──────── Records to use ────────

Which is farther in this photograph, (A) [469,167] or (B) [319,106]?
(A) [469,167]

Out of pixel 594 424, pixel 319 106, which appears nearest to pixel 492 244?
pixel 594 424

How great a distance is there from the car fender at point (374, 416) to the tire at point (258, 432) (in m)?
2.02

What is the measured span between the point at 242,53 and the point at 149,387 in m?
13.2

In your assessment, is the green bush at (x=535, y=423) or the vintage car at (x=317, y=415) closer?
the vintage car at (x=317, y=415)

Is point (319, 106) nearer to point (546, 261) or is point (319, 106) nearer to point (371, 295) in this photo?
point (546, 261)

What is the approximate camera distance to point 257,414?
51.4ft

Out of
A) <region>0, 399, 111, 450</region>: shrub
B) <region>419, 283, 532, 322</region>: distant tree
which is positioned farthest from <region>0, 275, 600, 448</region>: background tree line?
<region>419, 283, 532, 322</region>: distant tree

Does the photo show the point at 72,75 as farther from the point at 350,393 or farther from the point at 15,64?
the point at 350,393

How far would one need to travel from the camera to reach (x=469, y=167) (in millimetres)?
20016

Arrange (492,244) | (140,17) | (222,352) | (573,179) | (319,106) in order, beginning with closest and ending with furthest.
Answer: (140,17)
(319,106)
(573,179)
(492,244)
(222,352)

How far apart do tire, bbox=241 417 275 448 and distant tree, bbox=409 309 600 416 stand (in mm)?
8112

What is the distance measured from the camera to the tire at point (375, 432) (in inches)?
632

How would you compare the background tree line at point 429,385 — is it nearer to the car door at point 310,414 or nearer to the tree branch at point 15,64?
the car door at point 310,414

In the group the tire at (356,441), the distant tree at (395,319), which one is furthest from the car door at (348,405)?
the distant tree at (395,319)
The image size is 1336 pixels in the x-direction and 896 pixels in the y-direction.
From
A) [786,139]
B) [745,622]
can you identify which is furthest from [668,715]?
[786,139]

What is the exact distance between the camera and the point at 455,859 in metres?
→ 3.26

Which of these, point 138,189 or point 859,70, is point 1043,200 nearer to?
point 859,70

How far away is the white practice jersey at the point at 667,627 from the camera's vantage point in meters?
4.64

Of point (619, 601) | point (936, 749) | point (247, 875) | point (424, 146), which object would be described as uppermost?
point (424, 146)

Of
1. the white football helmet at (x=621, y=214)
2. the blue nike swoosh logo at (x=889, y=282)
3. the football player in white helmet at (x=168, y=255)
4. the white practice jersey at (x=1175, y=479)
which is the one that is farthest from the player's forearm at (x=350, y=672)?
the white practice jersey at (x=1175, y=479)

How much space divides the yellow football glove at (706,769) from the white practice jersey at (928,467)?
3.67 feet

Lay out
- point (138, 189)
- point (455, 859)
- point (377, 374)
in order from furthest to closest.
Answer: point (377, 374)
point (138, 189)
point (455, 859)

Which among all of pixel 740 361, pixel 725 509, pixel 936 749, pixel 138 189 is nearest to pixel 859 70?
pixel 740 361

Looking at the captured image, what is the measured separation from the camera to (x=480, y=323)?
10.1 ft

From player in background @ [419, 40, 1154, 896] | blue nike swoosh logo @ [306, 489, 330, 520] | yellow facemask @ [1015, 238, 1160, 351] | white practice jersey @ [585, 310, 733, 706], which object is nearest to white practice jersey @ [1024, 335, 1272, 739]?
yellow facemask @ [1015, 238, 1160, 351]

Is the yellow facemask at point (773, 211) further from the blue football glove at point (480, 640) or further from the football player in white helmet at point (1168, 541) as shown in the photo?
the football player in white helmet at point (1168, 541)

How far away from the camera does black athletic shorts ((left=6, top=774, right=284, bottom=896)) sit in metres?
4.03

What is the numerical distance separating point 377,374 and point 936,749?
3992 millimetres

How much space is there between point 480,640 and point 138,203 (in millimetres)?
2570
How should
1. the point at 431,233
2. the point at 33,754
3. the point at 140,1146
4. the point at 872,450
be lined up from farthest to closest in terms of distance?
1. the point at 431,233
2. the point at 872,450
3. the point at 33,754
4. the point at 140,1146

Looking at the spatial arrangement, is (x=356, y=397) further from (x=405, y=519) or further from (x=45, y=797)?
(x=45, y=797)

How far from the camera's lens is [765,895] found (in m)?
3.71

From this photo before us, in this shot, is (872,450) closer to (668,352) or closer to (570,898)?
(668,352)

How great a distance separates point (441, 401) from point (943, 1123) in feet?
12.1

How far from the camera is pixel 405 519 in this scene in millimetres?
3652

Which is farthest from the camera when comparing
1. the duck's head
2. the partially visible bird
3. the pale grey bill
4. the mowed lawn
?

────────

▶ What is asked:
Give exactly the lines from the one with "Looking at the spatial" to the end of the entries, nothing before them.

▶ Task solution:
Looking at the spatial arrangement, is (x=356, y=397) further from (x=405, y=519) or further from (x=45, y=797)?
(x=45, y=797)

How far from the camera's lens is [765,895] found (in m)?
3.71

From this photo before us, in this shot, is (872,450) closer to (668,352) or closer to (570,898)?
(668,352)

How great a distance separates point (441, 401) from point (943, 1123) in feet?
12.1

How far from the camera is pixel 405 519 in this scene in millimetres?
3652

Which is farthest from the camera when comparing
1. the duck's head
2. the partially visible bird
3. the pale grey bill
4. the mowed lawn
?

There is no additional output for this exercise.